Пока дышу, я твой (Фремптон) - страница 41

Но Саймон, ко всему прочему, был жестоким, недальновидным и грубым деспотом, который тщательно скрывал мерзкие черты характера под внешней привлекательностью и задорно-мальчишеской манерой поведения. Он был мечтой всех ее университетских подруг, и, когда Соренза вышла за него замуж, они позеленели от зависти.

Кто бы мог подумать, что этот обаятельный молодой человек превратится в садиста и будет устраивать скандалы по каждому пустяку? Квартира, которую они снимали, стала для Сорензы местом тяжелых испытаний, и только на лекциях или в компании друзей она чувствовала себя в относительной безопасности.

Почему она так долго выносила это?
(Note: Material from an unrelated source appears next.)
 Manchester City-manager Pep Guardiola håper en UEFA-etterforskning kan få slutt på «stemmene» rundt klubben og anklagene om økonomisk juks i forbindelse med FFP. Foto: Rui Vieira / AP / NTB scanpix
Возможно, верила, что все изменится, или отчаянно боялась, чтобы не повторилась история ее родителей. Каждый раз, когда между ними происходила ссора, она обещала себе, что попробует стать Саймону лучшей женой в мире. Наверное, думала, что это все-таки ее вина. Саймон хороший. Все так говорили…

— …не так ли, Соренза?

Она опять оказалась за изысканно сервированным столом Изабелл, и на нее вопросительно смотрели три пары глаз.

— Извините, — пробормотала Соренза, стараясь изобразить улыбку. — Я думала о работе.

— Не о моей, надеюсь? — лениво-равнодушно спросил Николас, но его глаза засветились недобрым огоньком.

— Нет, с твоей все в полном порядке.

Она повернулась к кузине.

— Извини. О чем ты говорила?

Беседа возобновилась, но всякий раз, повернувшись к Николасу, Соренза ловила на себе его задумчивый взгляд.

Ближе к полночи все четверо поднялись по резной деревянной лестнице на второй этаж. И супруги Даймонд чинно удалились в свою спальню, оставив Сорензу наедине с Николасом.

— Спокойной ночи, Соренза.

Николас наклонился и поймал губами ее чувственный рот. Его язык скользил мягко, но настойчиво, пытаясь проникнуть все глубже. Охваченный страстным желанием овладеть ею, Николас пылко ласкал разгоряченное лицо молодой женщины, шею, покусывал мочки ее ушей. Тепло разлилось по телу Сорензы. Он прижал ее к себе с такой силой, что ей трудно стало дышать. Казалось, им овладело безумие. Но вдруг он остановился и опустил руки.

Ноги с трудом держали ее, перед глазами все плыло, когда она стояла перед ним, пытаясь прийти в себя, а он смотрел на нее голодным взглядом.

— Когда мне было чуть больше двадцати, я встречался с одной девушкой, и сильно обжегся, — отрывисто сказал Николас. — С тех пор я не позволяю чувствам вырываться наружу. Я не даю никаких обещаний. Я просто остаюсь верен той, с которой встречаюсь, и ожидаю от нее того же. Честность и верность без сожалений и взаимных обвинений. Неплохая философия, не правда ли?